New South Wales has taken another step towards becoming a police state. Last week, special legislation was passed to give police additional powers for the upcoming Papal visit for World Youth Day. The legislation also sets up the World Youth Day Co-ordination Authority to administer the laws which provide for wide ranging control over a number of issues from airspace to advertising.
I think most people would accept the introduction of reasonable measures to ensure the safety of the Pope and the community, along with facilitating the smooth running of what will be a massive event. But it seems that the legislation goes beyond reasonable measures. It’s all very well to temporarily give police greater powers of search and seizure, but the new law goes much further.
This legislation delegates power from the Parliament to the Government so that significant matters such as police powers can be adjusted by regulation, not legislation. Further it provides for an unprecedented level of autonomy for the both the Co-ordinating Authority and the Minister to whom it reports. That Minister is the Deputy Premier John Watkins. According to the legislation the authority of the Co-ordinating Authority and the Minister cannot be “challenged, reviewed, quashed, or called into question” in court. In other words, absolute supreme power is in the hands of the Minister, and if anyone believes that the co-ordinating Authority has acted unjustly there is no recourse to the courts.
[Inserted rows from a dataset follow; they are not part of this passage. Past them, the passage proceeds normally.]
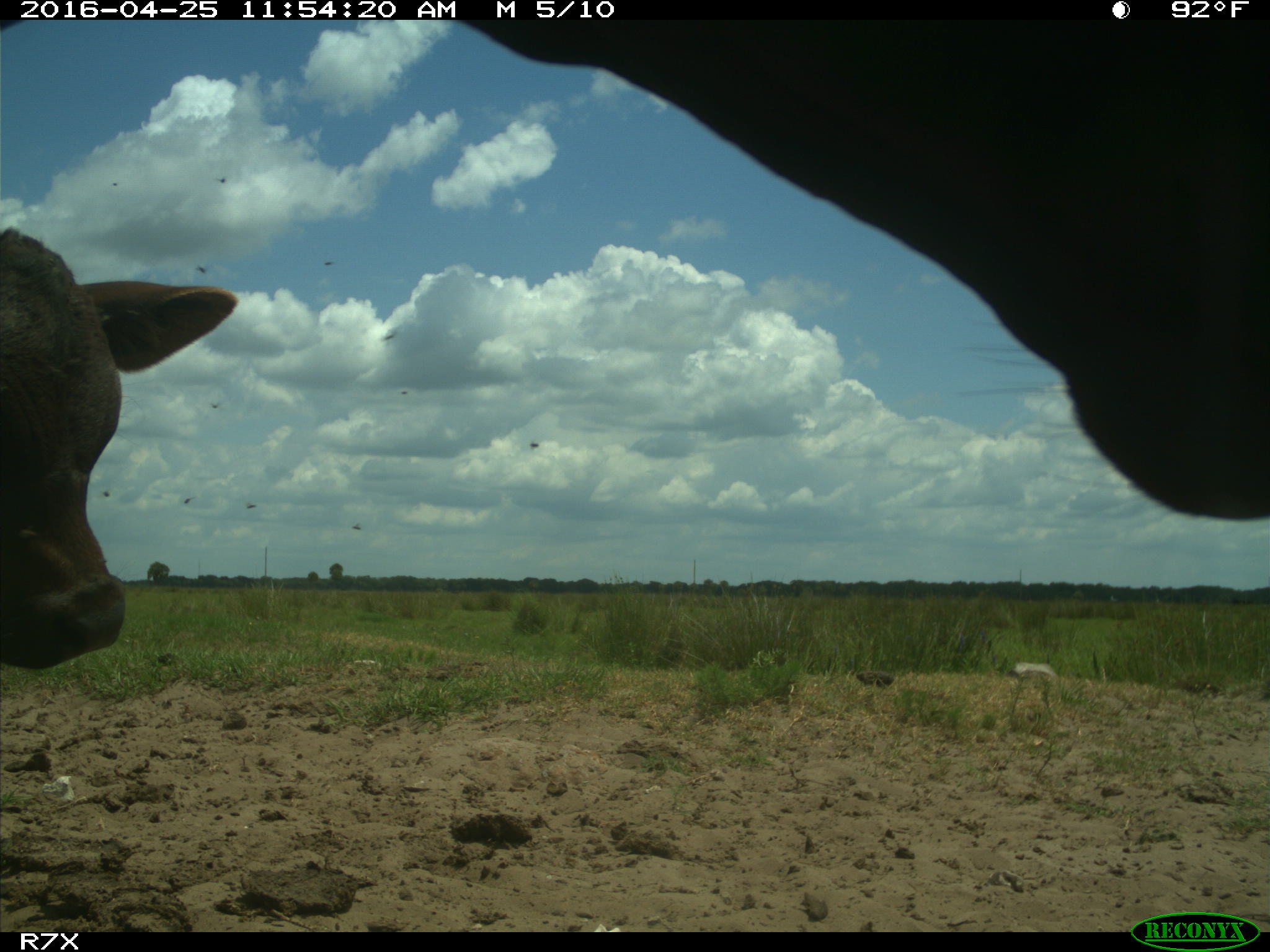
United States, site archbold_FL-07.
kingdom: Animalia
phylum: Chordata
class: Mammalia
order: Artiodactyla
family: Bovidae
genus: Bos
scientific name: Bos taurus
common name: domestic cow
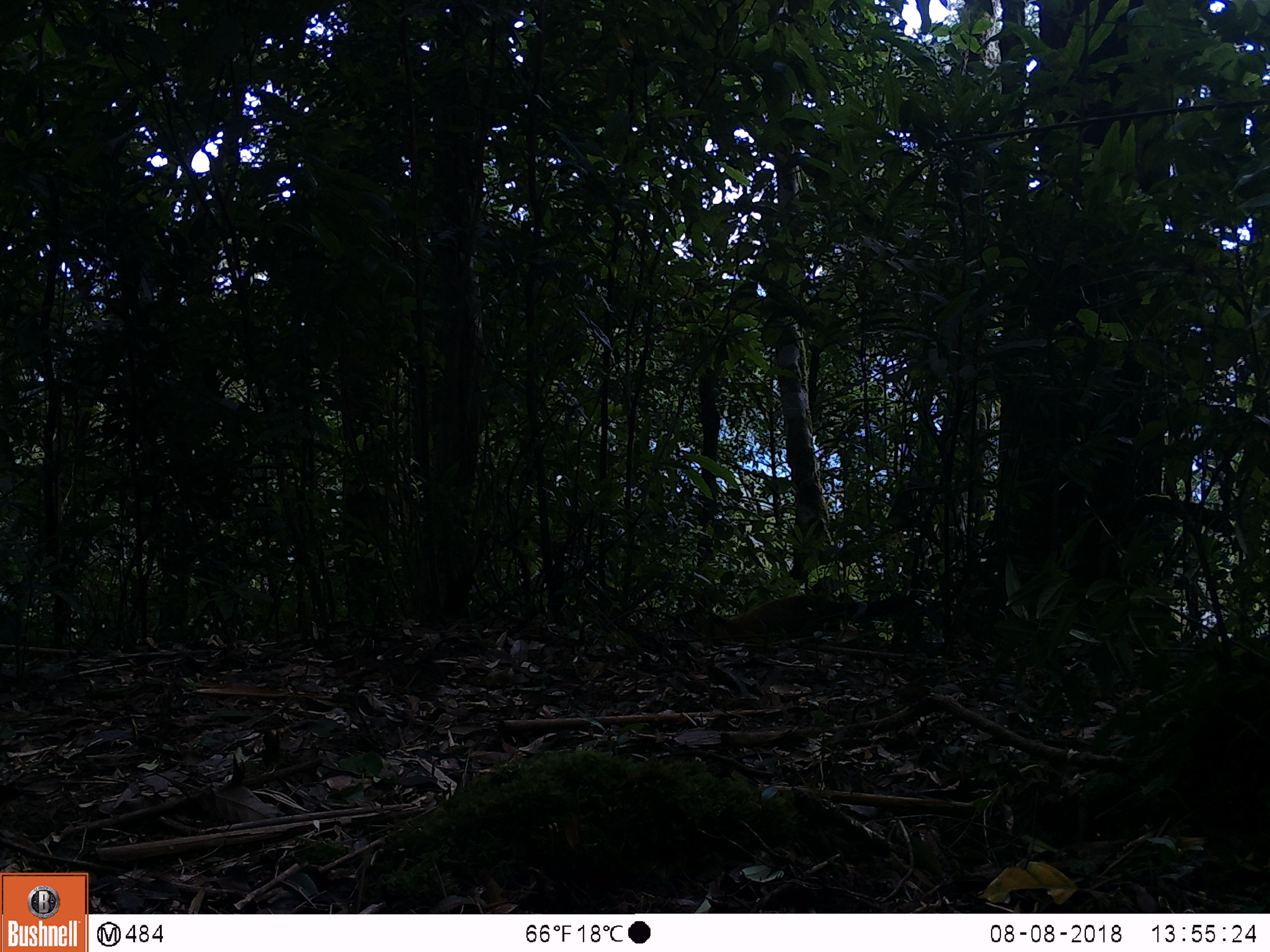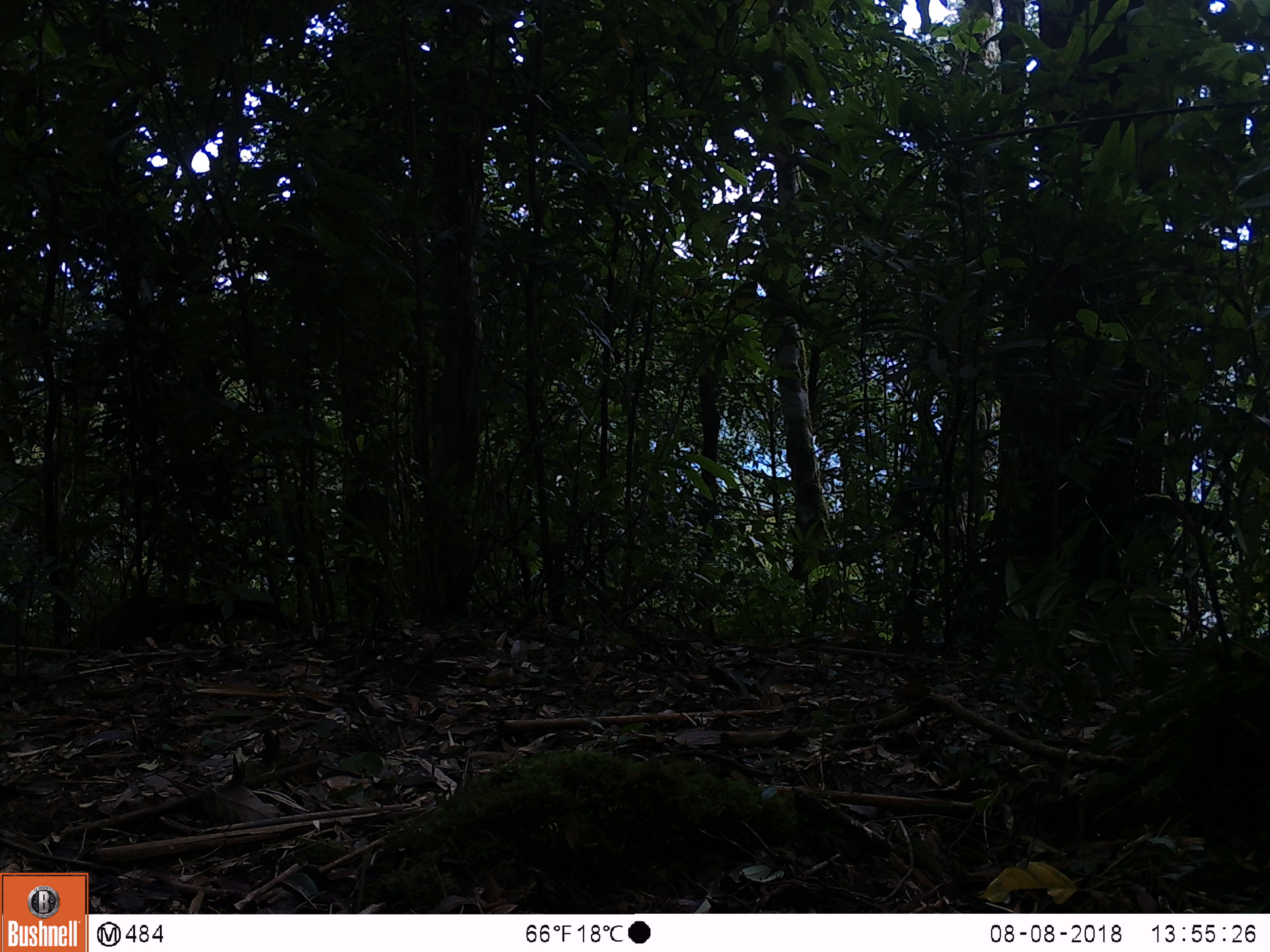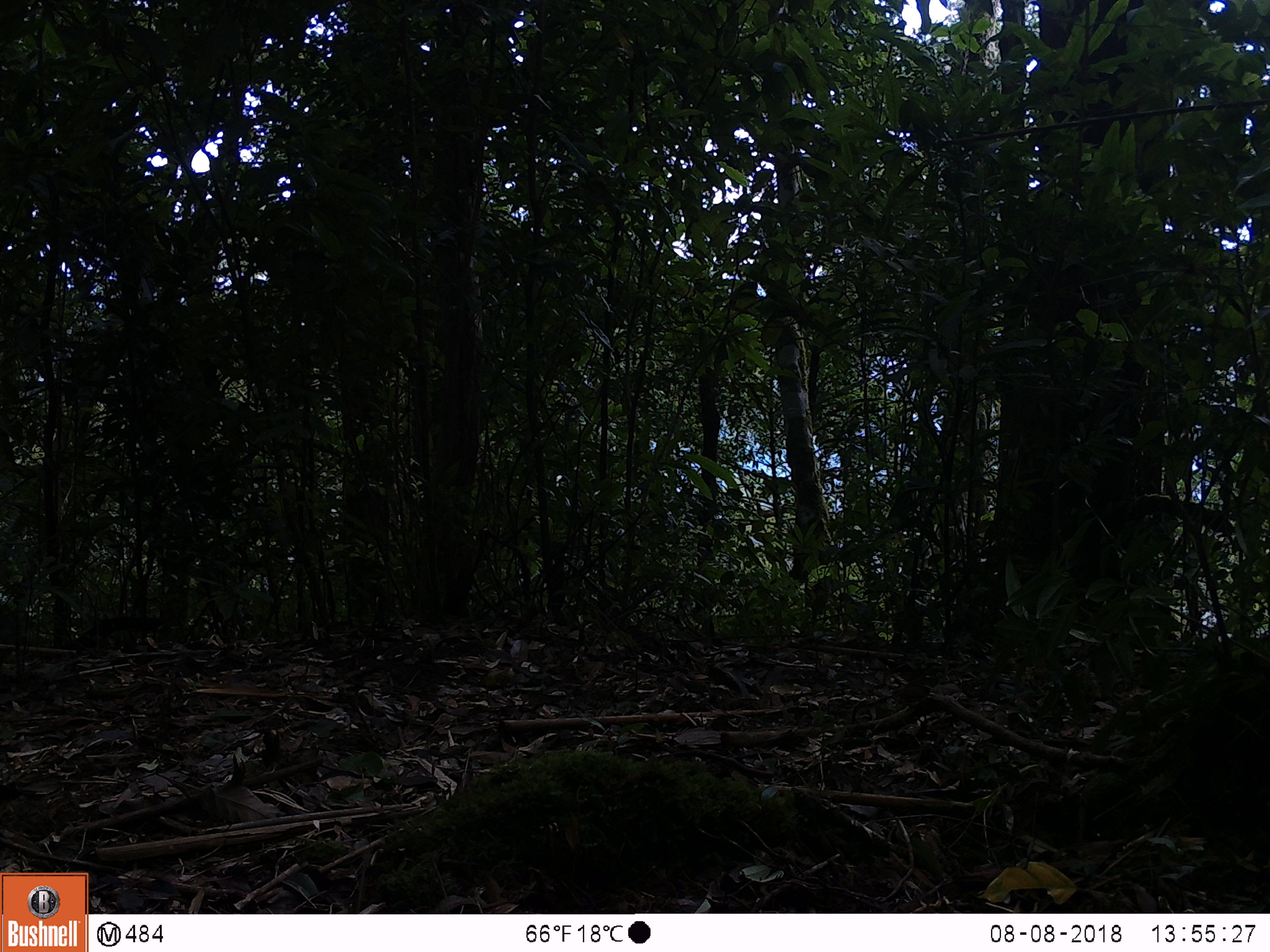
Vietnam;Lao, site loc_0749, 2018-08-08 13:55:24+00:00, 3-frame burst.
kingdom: Animalia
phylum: Chordata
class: Mammalia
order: Carnivora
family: Mustelidae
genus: Martes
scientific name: Martes flavigula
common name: yellow-throated marten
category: yellow throated marten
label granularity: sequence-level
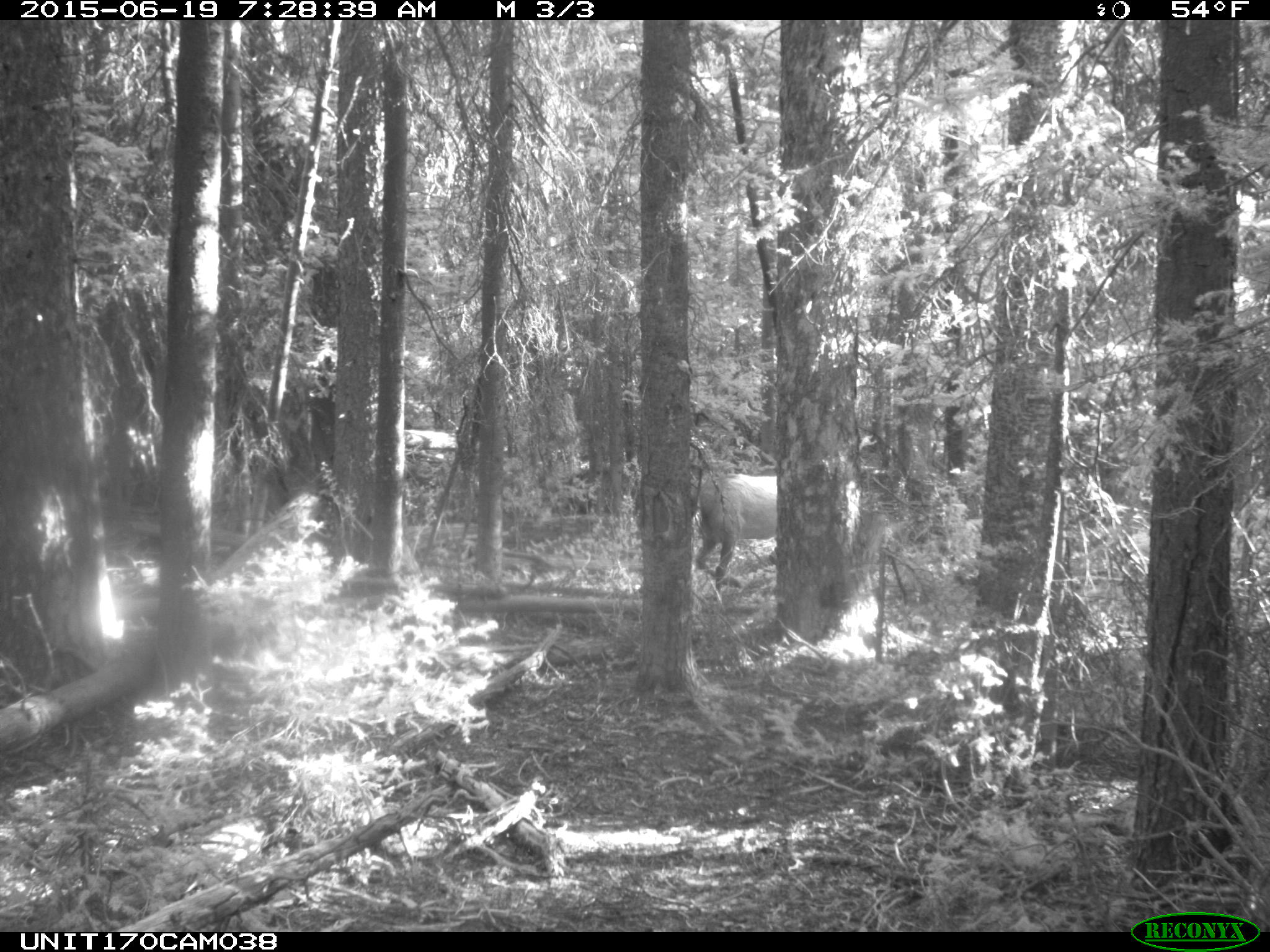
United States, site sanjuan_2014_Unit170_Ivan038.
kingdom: Animalia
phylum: Chordata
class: Mammalia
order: Artiodactyla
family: Cervidae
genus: Cervus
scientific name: Cervus elaphus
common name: red deer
To remove all judicial oversight of these arrangements is an abrogation of the normal democratic rights we take for granted in a free society. It doesn’t matter who the minister is, the concentration of all power on one desk is contrary to the principles of parliamentary democracy. If the police and other authorities do their jobs properly, they have no need of protection from being challenged in the courts. This legislation is authoritarian, and almost totalitarian, and it does not improve the standard of security provided to the Pope or the community.